Jan Chudy of the Canadian Peregrine Foundation arrives with a box, and security asks us to make a circle to enclose the bird while the foundation's Linda Woods tries to throw a sweater over it. The creature suddenly makes a break for it and the circle falls into disarray. Screams warn drivers as the animal's low flight barely misses cars on University Avenue.
Followed by the more athletic crowd members, Chudy, wearing a white linen dress, takes off in a high-heel-powered sprint that rivals Kathleen Turner's pumped pursuit in Serial Mom. By the time Woods and I catch up to her, she has the situation in hand. Between two beers at a sidewalk café sits a brown box full of disgruntled falcon. The superior coping skills of the beer drinkers have prevailed.

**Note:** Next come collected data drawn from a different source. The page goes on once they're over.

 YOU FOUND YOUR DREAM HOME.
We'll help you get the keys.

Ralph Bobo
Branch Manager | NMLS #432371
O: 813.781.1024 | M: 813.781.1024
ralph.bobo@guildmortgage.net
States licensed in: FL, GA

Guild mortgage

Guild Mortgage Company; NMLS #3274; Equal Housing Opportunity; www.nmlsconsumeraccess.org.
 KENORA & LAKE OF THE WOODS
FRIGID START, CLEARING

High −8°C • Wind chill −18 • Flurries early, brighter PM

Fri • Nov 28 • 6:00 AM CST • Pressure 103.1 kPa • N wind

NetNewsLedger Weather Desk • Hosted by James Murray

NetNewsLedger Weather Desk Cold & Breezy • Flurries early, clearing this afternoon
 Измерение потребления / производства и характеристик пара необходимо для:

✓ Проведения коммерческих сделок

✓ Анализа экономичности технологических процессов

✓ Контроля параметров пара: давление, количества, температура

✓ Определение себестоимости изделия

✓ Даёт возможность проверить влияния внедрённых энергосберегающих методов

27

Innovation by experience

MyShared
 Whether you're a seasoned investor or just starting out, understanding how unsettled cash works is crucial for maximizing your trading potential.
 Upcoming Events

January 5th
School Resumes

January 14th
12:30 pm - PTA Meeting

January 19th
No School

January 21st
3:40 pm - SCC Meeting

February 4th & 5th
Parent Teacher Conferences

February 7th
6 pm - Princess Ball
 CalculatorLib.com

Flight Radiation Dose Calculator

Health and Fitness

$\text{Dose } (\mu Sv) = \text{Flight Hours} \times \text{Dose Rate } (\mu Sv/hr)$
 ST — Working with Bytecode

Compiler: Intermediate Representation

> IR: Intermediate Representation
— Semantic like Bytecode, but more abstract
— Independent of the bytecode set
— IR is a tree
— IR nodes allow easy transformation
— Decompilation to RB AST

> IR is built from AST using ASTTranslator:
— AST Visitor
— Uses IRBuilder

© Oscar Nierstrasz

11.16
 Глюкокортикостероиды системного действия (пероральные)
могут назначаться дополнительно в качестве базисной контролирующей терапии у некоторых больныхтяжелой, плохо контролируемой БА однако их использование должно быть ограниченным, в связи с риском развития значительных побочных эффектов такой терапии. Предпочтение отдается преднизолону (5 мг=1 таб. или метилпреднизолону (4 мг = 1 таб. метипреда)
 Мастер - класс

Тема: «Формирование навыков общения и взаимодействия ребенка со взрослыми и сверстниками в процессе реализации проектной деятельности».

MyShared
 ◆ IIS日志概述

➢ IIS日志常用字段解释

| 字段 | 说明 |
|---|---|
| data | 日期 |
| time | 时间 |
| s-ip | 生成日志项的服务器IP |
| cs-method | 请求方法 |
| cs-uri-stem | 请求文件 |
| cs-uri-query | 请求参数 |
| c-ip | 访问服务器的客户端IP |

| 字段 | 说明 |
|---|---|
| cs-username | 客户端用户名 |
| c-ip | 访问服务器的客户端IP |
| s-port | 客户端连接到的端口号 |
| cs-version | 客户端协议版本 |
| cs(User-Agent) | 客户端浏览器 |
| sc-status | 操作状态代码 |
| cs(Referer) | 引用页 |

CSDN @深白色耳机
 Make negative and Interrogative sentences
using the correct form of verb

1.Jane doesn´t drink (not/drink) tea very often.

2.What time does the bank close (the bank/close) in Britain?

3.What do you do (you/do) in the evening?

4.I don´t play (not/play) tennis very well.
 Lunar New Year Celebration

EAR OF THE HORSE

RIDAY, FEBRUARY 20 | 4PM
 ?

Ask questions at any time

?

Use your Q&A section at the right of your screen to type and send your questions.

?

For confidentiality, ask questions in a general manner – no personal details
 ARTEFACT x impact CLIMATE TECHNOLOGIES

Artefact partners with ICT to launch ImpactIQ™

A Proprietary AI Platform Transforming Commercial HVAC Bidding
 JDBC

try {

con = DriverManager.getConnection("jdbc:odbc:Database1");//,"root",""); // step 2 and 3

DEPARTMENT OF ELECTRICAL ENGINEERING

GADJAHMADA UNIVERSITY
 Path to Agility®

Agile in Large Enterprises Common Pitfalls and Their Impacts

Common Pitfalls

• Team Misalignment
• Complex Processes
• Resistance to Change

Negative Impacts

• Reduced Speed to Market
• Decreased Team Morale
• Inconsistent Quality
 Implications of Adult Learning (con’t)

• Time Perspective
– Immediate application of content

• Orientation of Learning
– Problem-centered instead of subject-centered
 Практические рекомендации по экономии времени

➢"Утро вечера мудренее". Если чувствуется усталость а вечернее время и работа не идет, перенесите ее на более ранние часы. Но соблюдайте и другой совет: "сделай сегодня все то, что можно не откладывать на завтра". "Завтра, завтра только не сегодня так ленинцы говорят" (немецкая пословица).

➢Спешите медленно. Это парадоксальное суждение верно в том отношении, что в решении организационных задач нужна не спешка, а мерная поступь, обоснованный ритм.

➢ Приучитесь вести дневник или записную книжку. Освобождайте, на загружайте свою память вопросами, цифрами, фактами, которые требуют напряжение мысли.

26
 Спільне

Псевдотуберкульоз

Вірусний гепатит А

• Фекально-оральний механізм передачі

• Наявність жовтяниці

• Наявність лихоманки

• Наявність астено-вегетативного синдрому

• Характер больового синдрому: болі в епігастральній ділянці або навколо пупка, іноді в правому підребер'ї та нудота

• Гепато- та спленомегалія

Mark Nash, co-founder of the foundation, drives up to take the bird away. "This is our 17th rescue this season," he tells me. There's a reason for the heroics of volunteers like Chudy and Woods. There are only 69 pairs of breeding peregrines in Ontario. It's an endangered species, with a natural mortality rate of up to 80 per cent in the first year. "Like human babies, they fall a lot," says Nash. "In the wild, most fledglings are gobbled up by predators. In the city, the problems are cars and glass."
If you see a grounded falcon, says Nash, do not disturb it. Warn others that it's an endangered species and call his mobile at 416-937-7226. Once rescued, the birds are treated for injuries or returned to the nesting site – often the top of a Toronto high-rise. This bird, Sher, had been monitored by the foundation since she fledged on Sunday. Alerted that she was having problems on her first flight, Woods had been watching her since 7 am.
"This is the kind of job we should be doing," one of the bar patrons tells his friend. "What do we do all day? Sell people rubbish." Woods is in a more practical mood: "We have to get this bird off the patio," she says. "No pets allowed."